=== Aim ===
Every entry below must appear again, exactly as written.

=== Material ===
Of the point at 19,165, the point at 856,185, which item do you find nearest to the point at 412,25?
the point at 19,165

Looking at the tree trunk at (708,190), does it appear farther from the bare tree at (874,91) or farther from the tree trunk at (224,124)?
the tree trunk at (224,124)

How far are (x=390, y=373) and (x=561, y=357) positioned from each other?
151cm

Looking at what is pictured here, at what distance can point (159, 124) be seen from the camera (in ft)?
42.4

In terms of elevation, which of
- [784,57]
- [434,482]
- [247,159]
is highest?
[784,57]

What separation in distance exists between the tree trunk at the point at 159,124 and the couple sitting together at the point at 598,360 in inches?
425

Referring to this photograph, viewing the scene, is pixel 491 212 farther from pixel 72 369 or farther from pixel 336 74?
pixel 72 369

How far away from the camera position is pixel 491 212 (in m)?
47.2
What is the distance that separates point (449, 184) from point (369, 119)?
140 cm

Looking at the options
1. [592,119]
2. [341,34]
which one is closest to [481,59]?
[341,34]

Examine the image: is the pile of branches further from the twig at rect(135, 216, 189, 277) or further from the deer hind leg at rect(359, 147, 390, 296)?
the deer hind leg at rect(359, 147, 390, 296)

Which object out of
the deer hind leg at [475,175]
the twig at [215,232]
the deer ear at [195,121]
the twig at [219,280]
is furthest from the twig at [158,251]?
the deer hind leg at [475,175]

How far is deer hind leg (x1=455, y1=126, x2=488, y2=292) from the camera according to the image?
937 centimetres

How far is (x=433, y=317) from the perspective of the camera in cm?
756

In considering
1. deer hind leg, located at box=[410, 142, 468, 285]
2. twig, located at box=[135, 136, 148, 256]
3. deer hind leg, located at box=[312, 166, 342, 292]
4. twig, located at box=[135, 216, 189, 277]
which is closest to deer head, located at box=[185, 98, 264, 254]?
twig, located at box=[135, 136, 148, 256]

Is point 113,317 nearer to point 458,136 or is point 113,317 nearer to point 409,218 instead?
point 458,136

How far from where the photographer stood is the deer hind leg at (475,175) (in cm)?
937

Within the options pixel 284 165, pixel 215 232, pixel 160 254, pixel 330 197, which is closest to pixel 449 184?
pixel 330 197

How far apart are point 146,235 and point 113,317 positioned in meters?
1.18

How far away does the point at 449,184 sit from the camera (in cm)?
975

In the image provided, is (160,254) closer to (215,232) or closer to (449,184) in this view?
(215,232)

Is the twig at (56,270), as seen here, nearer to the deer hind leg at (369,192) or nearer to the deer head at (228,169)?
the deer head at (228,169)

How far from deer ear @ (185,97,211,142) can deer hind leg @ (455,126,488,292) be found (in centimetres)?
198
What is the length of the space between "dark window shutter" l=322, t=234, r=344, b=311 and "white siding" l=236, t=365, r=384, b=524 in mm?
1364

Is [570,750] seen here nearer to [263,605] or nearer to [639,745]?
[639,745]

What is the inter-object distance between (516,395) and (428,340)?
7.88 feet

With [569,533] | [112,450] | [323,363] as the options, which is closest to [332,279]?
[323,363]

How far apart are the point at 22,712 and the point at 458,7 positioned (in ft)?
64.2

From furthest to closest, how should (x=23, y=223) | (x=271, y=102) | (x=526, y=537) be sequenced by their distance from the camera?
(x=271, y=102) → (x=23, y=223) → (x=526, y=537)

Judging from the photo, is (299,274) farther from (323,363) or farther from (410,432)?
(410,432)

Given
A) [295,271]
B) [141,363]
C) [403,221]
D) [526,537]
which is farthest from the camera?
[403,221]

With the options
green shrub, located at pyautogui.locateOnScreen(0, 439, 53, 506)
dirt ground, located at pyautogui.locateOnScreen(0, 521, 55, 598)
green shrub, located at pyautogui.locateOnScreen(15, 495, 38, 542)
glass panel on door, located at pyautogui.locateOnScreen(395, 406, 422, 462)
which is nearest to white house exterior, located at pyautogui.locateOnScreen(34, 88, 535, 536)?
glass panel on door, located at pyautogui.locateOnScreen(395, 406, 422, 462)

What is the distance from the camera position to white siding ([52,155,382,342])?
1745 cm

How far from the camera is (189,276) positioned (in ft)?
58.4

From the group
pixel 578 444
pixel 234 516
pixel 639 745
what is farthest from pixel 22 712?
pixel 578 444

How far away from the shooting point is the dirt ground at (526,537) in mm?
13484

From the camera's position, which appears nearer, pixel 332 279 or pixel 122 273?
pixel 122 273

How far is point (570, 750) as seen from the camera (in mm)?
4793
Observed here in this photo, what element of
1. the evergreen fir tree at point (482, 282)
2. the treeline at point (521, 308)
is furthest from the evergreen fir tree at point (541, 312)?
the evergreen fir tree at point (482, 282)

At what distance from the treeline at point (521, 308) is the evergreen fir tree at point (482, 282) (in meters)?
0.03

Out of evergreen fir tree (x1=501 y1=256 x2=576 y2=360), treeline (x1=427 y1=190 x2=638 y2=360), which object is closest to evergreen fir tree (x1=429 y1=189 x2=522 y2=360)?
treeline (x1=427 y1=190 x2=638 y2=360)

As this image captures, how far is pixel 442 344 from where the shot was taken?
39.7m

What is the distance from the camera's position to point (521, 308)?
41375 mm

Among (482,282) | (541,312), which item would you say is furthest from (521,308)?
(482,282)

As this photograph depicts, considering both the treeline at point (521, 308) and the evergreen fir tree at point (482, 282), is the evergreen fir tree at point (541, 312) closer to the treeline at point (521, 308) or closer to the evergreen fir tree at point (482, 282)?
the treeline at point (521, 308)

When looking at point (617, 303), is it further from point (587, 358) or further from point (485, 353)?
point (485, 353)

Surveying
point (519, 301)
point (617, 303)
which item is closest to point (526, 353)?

=== Task result ===
Of the point at 19,165, the point at 856,185, which item do you find nearest to the point at 412,25?
the point at 19,165

Looking at the tree trunk at (708,190), does it appear farther from the bare tree at (874,91) or farther from the tree trunk at (224,124)?
the tree trunk at (224,124)

How far are (x=390, y=373) and (x=561, y=357) positioned from each other?
151cm

Looking at what is pictured here, at what distance can point (159, 124) be seen from the camera (in ft)?
42.4

In terms of elevation, which of
- [784,57]
- [434,482]
- [247,159]
is highest?
[784,57]

What separation in distance exists between the tree trunk at the point at 159,124 and the couple sitting together at the point at 598,360 in inches?
425

Referring to this photograph, viewing the scene, is pixel 491 212 farther from pixel 72 369 or farther from pixel 336 74?
pixel 72 369

How far away from the camera position is pixel 491 212 (in m)?
47.2
What is the distance that separates point (449, 184) from point (369, 119)?
140 cm

Looking at the options
1. [592,119]
2. [341,34]
which one is closest to [481,59]?
[341,34]

Examine the image: is the pile of branches further from the twig at rect(135, 216, 189, 277) or further from the deer hind leg at rect(359, 147, 390, 296)?
the deer hind leg at rect(359, 147, 390, 296)

Which object out of
the deer hind leg at [475,175]
the twig at [215,232]
the deer ear at [195,121]
the twig at [219,280]
is furthest from the twig at [158,251]?
the deer hind leg at [475,175]

How far is deer hind leg (x1=455, y1=126, x2=488, y2=292) from the camera according to the image?
937 centimetres

How far is (x=433, y=317) from the perspective of the camera in cm?
756

In considering
1. deer hind leg, located at box=[410, 142, 468, 285]
2. twig, located at box=[135, 136, 148, 256]
3. deer hind leg, located at box=[312, 166, 342, 292]
4. twig, located at box=[135, 216, 189, 277]
which is closest to deer head, located at box=[185, 98, 264, 254]?
twig, located at box=[135, 136, 148, 256]

Is point 113,317 nearer to point 458,136 or is point 113,317 nearer to point 409,218 instead?
point 458,136

How far from where the photographer stood is the deer hind leg at (475,175) (in cm)?
937

Within the options pixel 284 165, pixel 215 232, pixel 160 254, pixel 330 197, which is closest to pixel 449 184?
pixel 330 197

How far apart are point 146,235 and point 113,317 positioned in meters?
1.18

How far away does the point at 449,184 sit from the camera (in cm)?
975

In the image provided, is (160,254) closer to (215,232) or closer to (449,184) in this view?
(215,232)

Is the twig at (56,270), as seen here, nearer to the deer hind leg at (369,192) or nearer to the deer head at (228,169)?
the deer head at (228,169)

How far from deer ear @ (185,97,211,142) can deer hind leg @ (455,126,488,292) be found (in centimetres)?
198
What is the length of the space between "dark window shutter" l=322, t=234, r=344, b=311 and "white siding" l=236, t=365, r=384, b=524 in mm?
1364

Is [570,750] seen here nearer to [263,605] or nearer to [639,745]?
[639,745]

What is the inter-object distance between (516,395) and (428,340)?
7.88 feet

With [569,533] | [112,450] | [323,363] as the options, which is closest to [332,279]?
[323,363]

How far apart are the point at 22,712 and the point at 458,7 positioned (in ft)?
64.2

From furthest to closest, how should (x=23, y=223) | (x=271, y=102) | (x=526, y=537) be sequenced by their distance from the camera?
(x=271, y=102) → (x=23, y=223) → (x=526, y=537)

Judging from the photo, is (299,274) farther from (323,363) or farther from (410,432)?
(410,432)

Given
A) [295,271]
B) [141,363]
C) [403,221]
D) [526,537]
which is farthest from the camera?
[403,221]

With the options
green shrub, located at pyautogui.locateOnScreen(0, 439, 53, 506)
dirt ground, located at pyautogui.locateOnScreen(0, 521, 55, 598)
green shrub, located at pyautogui.locateOnScreen(15, 495, 38, 542)
glass panel on door, located at pyautogui.locateOnScreen(395, 406, 422, 462)
which is nearest to white house exterior, located at pyautogui.locateOnScreen(34, 88, 535, 536)?
glass panel on door, located at pyautogui.locateOnScreen(395, 406, 422, 462)

What is the distance from the camera position to white siding ([52,155,382,342])?
1745 cm

How far from the camera is (189,276) positioned (in ft)?
58.4

From the group
pixel 578 444
pixel 234 516
pixel 639 745
what is farthest from pixel 22 712?
pixel 578 444

How far away from the shooting point is the dirt ground at (526,537) in mm?
13484

From the camera's position, which appears nearer, pixel 332 279 or pixel 122 273?
pixel 122 273

How far is point (570, 750) as seen from the camera (in mm)?
4793
Observed here in this photo, what element of
1. the evergreen fir tree at point (482, 282)
2. the treeline at point (521, 308)
is furthest from the evergreen fir tree at point (541, 312)?
the evergreen fir tree at point (482, 282)

At what distance from the treeline at point (521, 308) is the evergreen fir tree at point (482, 282) (in meters)?
0.03

Out of evergreen fir tree (x1=501 y1=256 x2=576 y2=360), treeline (x1=427 y1=190 x2=638 y2=360), which object is closest to evergreen fir tree (x1=429 y1=189 x2=522 y2=360)?
treeline (x1=427 y1=190 x2=638 y2=360)

As this image captures, how far is pixel 442 344 from where the shot was taken?
39.7m

What is the distance from the camera's position to point (521, 308)?
41375 mm

Among (482,282) | (541,312), which item would you say is furthest from (521,308)?
(482,282)

As this photograph depicts, considering both the treeline at point (521, 308) and the evergreen fir tree at point (482, 282), is the evergreen fir tree at point (541, 312) closer to the treeline at point (521, 308) or closer to the evergreen fir tree at point (482, 282)?
the treeline at point (521, 308)

When looking at point (617, 303), is it further from point (587, 358) or further from point (485, 353)?
point (485, 353)

Surveying
point (519, 301)
point (617, 303)
which item is closest to point (526, 353)?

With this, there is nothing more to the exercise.